For the second day in a row, Mortgages Rates are just slightly better than unchanged.  Best-Execution remains at 3.875% for conventional 30yr fixed loans, and the slight improvements seen today have benefited the borrowing costs required to obtain those rates.   (learn more about how we calculate Best-Execution in THIS POST).  Also in the same vein as yesterday, the stratification between lender offerings continues to lessen, and the improvement in our measurement of rates today reflects that consolidation more than a broad-based movement down in rate.  That said, 3.75% got a bit closer to vying for the Best-Execution crown.

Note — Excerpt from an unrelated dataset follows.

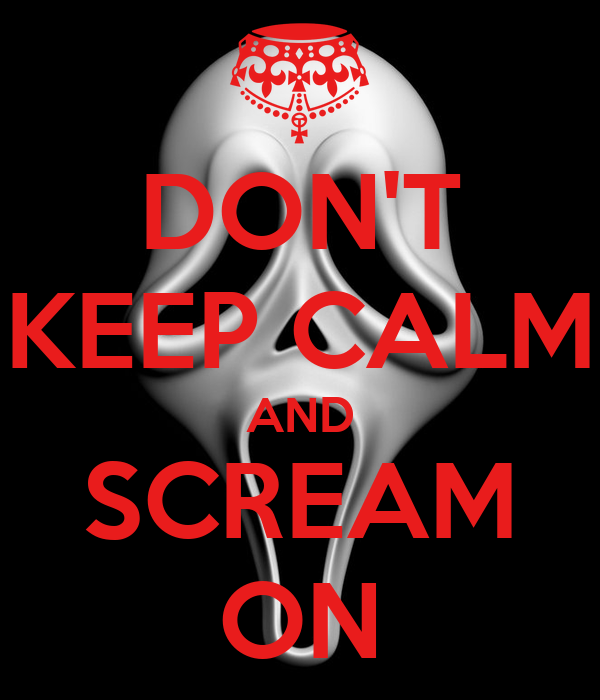 DON'T KEEP CALM AND SCREAM ON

The similarities to yesterday keep on coming...  MBS (the "mortgage-backed securities" that most directly affect mortgage rates) pressed further into all-time highs today, almost like a runner in baseball taking a "lead-off."  In this game, MBS are possibly waiting to find out whether or not tomorrow's important jobs data is "a hit."  If it's weaker than expected, and by a significant enough margin to matter, interest could move lower based on their historical tendencies.  In that case, MBS would be well-positioned to steal the next base, thus helping to make the case for a 3.75% best-execution level.  But if the jobs report is stronger than expected, MBS could simply move right back to the safety of their base and wait for the next pitch.  In this case, the "base" would be the 3.875% best-execution rate for cream-of-the-crop 30yr fixed  loans. 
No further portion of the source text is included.